QUOTED PASSAGE |
•••
In your dream, you notice a spirit floating over the room. The entity touches everyone sitting around a coffee table in your living room. It’s a warm, friendly presence.
Was it there when you were awake? Is subconscious perception real?
You’re smiling. Everybody seems to be enjoying themselves. The corporeal sit on sofas. The incorporeal float above.
When you awaken, you recognize the scene from earlier last night when you had a group of friends and family over for dinner and dessert.
That is, all except for the floating spirits. In your waking life, you were slicing an apple pie and talking to your guests. Spirits were the furthest thing from your mind.
When you were dreaming of your guests and the little party, you reviewed the day’s events. Dreaming minds often do this.
Yet the review came with a twist: the spirit floating above the room.
It was as if your subconscious wanted to ensure you knew there was a spirit in the room with you last night.
Did it happen? Was there a spirit floating above the room in reality yesterday? Did you not notice it when you were awake? If a dream is realistic (and dreams reviewing the events of your day can be very realistic), it can be hard to tell reality from the dream.
Dreams are often scenes from your life—with a twist
In another dream, your mind is rehashing a conversation you had with someone during the day. You’re sure you know what they were thinking. It’s like you’re reading their mind.
Are you right? Were they thinking about what you were thinking were talking to them?
Did your subconscious mind perceive something your conscious mind might have missed?
Is there some inner truth your subconscious is getting at?
It can and does happen. The subconscious picks up on things the conscious mind misses all the time. Did it happen this particular time? How can you be sure?
Effective use of your dreams
Nobody knows precisely why, but dreaming seems to play a part in memory creation and mental and emotional processing of the events of our lives. Our mental health suffers if we’re not allowed to sleep and dream.
Yet just because you’ve dreamed something doesn’t make it true.
It may be true, however. You’re better off not discounting the notion automatically. The subconscious has been known to pick up specific signals and hints the conscious mind misses. This is known as intuition or, more recently, rapid cognition. For example, when you meet someone, and there’s something incongruous about what they say and the way they behave. That incongruity leads you to distrust them. Being in touch with your subconscious can help you zero in on the reasons for this feeling. There is a lot of information in the environment and it can be hard for the conscious mind to take it all in.
•••
INFORMATION PROVIDED |
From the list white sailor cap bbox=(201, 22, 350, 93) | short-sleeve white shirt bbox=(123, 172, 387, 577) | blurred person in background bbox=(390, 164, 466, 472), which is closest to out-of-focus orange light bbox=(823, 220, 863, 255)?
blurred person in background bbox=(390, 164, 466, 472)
•••
WHAT TO DO |
1. Please list every question in the dream article's paragraph that begins "Did it happen?"
2. Rewrite everything from "Yet the review" down to "might have missed?" in the dream article, putting "ghost" wherever "spirit" appears.
3. Decide whether the dream article supports each statement, answering yes or no and quoting the words that settle it: (a) In waking life, you were slicing an apple pie while talking to your guests. (b) The article says it is known precisely why we dream. (c) Intuition has more recently been called rapid cognition.

PER-TASK ANSWERS |
1.
1. Did it happen?
2. Was there a spirit floating above the room in reality yesterday?
3. Did you not notice it when you were awake?

2.
Yet the review came with a twist: the ghost floating above the room.
It was as if your subconscious wanted to ensure you knew there was a ghost in the room with you last night.
Did it happen? Was there a ghost floating above the room in reality yesterday? Did you not notice it when you were awake? If a dream is realistic (and dreams reviewing the events of your day can be very realistic), it can be hard to tell reality from the dream.
Dreams are often scenes from your life—with a twist
In another dream, your mind is rehashing a conversation you had with someone during the day. You’re sure you know what they were thinking. It’s like you’re reading their mind.
Are you right? Were they thinking about what you were thinking were talking to them?
Did your subconscious mind perceive something your conscious mind might have missed?

3.
(a) Yes: "In your waking life, you were slicing an apple pie and talking to your guests."
(b) No: "Nobody knows precisely why, but dreaming seems to play a part in memory creation"
(c) Yes: "This is known as intuition or, more recently, rapid cognition."